Singularity Summit Hits San Francisco
| Ah, crap... |
One of us has scored a seat next to the magician Andrew Mayne, an acquaintance from Florida, who we didn't even know would be on this flight. As it happens, he is going to San Francisco for the same reason we are: To plot the annihilation of humanity.
That's an oversimplification, but true in essence. No matter how you slice it, we expect that most of the men and women we shall encounter this weekend will agree that humanity (at least in its fleshy/hormone-addled/war-mongering present state) is on the way out. What's debatable is whether we're going to be 1) destroyed utterly, 2) gradually, pleasantly replaced by technology-enhanced, better versions of ourselves, or 3) experience something even weirder less predictable.

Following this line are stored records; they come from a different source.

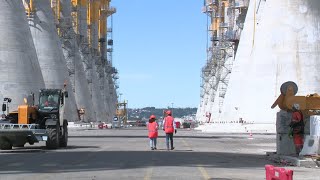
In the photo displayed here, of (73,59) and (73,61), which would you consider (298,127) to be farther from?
(73,59)

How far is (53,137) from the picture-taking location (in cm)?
2889

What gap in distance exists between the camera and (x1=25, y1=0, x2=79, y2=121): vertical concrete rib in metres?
68.5

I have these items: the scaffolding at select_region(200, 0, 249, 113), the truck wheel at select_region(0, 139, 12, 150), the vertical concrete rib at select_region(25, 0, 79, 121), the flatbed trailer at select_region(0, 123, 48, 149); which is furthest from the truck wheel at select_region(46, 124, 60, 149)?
the scaffolding at select_region(200, 0, 249, 113)

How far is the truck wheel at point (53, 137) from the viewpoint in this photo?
28.8 metres

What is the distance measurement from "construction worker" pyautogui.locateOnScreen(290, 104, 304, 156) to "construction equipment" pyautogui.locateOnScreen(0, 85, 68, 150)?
10.6 metres

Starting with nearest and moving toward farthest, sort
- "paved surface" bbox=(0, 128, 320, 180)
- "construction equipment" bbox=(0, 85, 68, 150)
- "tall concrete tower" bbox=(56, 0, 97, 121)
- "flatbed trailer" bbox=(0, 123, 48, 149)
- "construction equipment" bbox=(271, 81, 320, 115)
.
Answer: "paved surface" bbox=(0, 128, 320, 180)
"construction equipment" bbox=(271, 81, 320, 115)
"flatbed trailer" bbox=(0, 123, 48, 149)
"construction equipment" bbox=(0, 85, 68, 150)
"tall concrete tower" bbox=(56, 0, 97, 121)

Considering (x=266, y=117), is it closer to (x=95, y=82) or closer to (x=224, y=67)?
(x=224, y=67)

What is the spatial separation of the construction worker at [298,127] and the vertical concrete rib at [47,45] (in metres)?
48.4

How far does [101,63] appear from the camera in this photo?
13850 cm

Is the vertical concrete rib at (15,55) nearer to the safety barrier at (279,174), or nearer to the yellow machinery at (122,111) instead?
the safety barrier at (279,174)

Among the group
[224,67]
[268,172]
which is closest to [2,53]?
[268,172]

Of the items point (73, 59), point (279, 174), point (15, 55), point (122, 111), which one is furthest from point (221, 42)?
point (279, 174)

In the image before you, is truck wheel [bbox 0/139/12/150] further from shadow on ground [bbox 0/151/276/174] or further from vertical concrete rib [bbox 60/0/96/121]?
vertical concrete rib [bbox 60/0/96/121]

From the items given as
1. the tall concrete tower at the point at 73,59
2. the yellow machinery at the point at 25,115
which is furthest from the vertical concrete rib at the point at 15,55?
the tall concrete tower at the point at 73,59
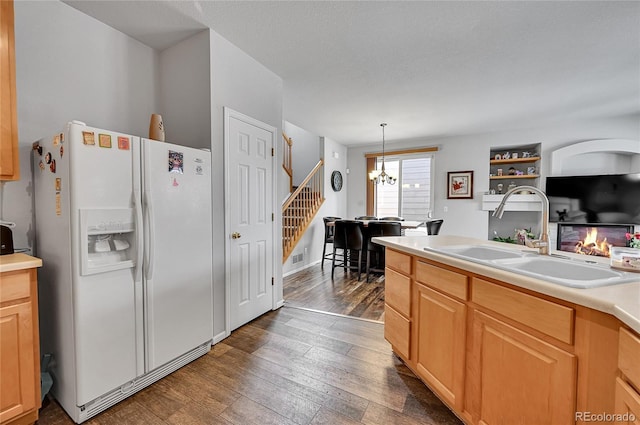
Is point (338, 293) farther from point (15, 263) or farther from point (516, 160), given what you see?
point (516, 160)

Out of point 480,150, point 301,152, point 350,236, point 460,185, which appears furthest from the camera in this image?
point 301,152

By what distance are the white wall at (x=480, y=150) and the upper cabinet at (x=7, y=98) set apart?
5.81 meters

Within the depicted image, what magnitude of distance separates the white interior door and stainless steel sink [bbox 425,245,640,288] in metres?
1.69

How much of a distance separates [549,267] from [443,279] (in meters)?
0.55

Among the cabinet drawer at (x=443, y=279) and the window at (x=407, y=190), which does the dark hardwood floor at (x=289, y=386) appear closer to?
the cabinet drawer at (x=443, y=279)

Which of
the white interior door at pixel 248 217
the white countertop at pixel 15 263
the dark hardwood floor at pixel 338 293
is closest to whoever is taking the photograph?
the white countertop at pixel 15 263

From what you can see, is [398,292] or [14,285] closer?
[14,285]

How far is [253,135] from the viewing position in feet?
8.78

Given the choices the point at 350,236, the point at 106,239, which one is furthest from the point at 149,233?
the point at 350,236

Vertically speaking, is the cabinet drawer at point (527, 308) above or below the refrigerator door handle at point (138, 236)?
below

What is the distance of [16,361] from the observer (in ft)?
4.43

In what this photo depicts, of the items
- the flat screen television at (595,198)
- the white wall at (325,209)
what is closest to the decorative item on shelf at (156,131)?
the white wall at (325,209)

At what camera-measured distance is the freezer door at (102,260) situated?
1.45 m

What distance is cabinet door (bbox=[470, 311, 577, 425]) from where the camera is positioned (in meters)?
0.95
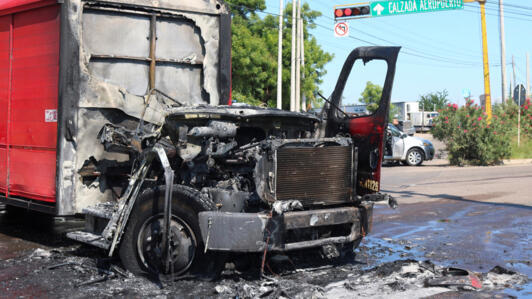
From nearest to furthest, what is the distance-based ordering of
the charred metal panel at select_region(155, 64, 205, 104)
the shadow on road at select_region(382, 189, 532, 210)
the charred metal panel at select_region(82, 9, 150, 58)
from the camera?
the charred metal panel at select_region(82, 9, 150, 58)
the charred metal panel at select_region(155, 64, 205, 104)
the shadow on road at select_region(382, 189, 532, 210)

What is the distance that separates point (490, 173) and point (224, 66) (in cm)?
1139

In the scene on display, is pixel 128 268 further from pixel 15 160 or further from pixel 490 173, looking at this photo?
pixel 490 173

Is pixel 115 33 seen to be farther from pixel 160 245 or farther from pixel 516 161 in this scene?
pixel 516 161

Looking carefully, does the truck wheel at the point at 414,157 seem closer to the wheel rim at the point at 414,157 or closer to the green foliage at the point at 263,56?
the wheel rim at the point at 414,157

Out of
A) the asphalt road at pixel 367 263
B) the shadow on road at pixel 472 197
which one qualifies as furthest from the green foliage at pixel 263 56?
the asphalt road at pixel 367 263

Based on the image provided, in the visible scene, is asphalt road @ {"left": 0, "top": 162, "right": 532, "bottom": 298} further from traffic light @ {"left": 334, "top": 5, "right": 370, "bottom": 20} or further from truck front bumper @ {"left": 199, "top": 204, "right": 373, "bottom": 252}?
traffic light @ {"left": 334, "top": 5, "right": 370, "bottom": 20}

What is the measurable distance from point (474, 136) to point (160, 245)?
55.2 feet

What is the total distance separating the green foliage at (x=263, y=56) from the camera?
→ 29984 millimetres

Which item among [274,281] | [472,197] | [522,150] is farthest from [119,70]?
[522,150]

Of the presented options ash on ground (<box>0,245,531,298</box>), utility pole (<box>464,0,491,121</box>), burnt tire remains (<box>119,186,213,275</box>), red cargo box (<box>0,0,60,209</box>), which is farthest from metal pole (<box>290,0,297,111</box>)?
burnt tire remains (<box>119,186,213,275</box>)

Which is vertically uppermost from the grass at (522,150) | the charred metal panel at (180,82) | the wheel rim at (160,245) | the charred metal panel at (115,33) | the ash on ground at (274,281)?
the charred metal panel at (115,33)

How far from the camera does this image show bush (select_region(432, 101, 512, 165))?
19.7m

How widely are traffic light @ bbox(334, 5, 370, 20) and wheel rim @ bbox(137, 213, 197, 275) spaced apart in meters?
16.8

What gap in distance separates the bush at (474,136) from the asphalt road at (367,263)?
9775 mm
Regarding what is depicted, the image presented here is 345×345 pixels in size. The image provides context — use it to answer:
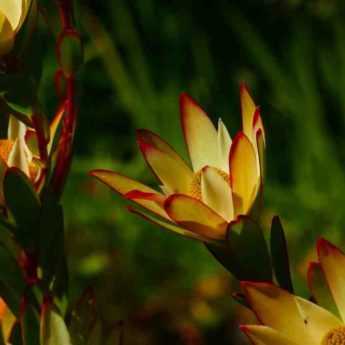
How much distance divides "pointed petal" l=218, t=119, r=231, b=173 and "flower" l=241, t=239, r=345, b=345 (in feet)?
0.52

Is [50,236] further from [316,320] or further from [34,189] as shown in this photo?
[316,320]

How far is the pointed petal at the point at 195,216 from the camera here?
673 mm

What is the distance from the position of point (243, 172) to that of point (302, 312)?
4.1 inches

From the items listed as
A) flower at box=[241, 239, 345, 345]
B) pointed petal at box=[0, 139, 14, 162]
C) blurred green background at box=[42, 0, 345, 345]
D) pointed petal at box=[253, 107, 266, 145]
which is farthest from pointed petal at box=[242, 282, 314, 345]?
blurred green background at box=[42, 0, 345, 345]

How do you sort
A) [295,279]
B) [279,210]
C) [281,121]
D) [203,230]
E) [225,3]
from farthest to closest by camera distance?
[225,3], [281,121], [279,210], [295,279], [203,230]

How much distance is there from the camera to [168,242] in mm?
2729

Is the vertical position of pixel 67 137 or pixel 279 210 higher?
pixel 67 137

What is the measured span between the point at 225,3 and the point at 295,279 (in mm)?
1100

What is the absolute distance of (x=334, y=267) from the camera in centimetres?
66

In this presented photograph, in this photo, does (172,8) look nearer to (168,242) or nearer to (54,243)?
(168,242)

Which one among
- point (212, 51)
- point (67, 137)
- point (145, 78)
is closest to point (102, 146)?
point (145, 78)

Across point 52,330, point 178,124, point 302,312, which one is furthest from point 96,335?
point 178,124

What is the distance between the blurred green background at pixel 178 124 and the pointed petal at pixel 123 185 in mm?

Such are the subjects of conversation at The Singularity Summit. The Singularity is a thing debated passionately by those who love or fear it; seldom agreed upon by those who are supposed to know about it, and callously dismissed by people who ought to know better. What the Singularity is, basically, is a hypothetical moment in the (relatively) near future when a computer (or computer program) achieves ever-so-slightly-greater-than-human intelligence.
| See you soon? |
The one of us sitting next to Andrew Mayne has spent the last three hours discussing precisely these contingencies. Sample snippet, from Mayne: "People have this idea that we're going to have this computer-brain in a box, like something out of Isaac Asimov. It's very 1950s -- this stand-alone machine, you talk to it, you tinker, you make improvements. But that's probably not how it's going to be. Well before we have a smarter-than-human computer, we're going to have thousands of these computers with almost-human intelligence, each designed with very particular tasks in mind, and each one enormously powerful. So what if a slightly smarter one emerges and goes haywire? There will be extraordinary computational resources available to combat it."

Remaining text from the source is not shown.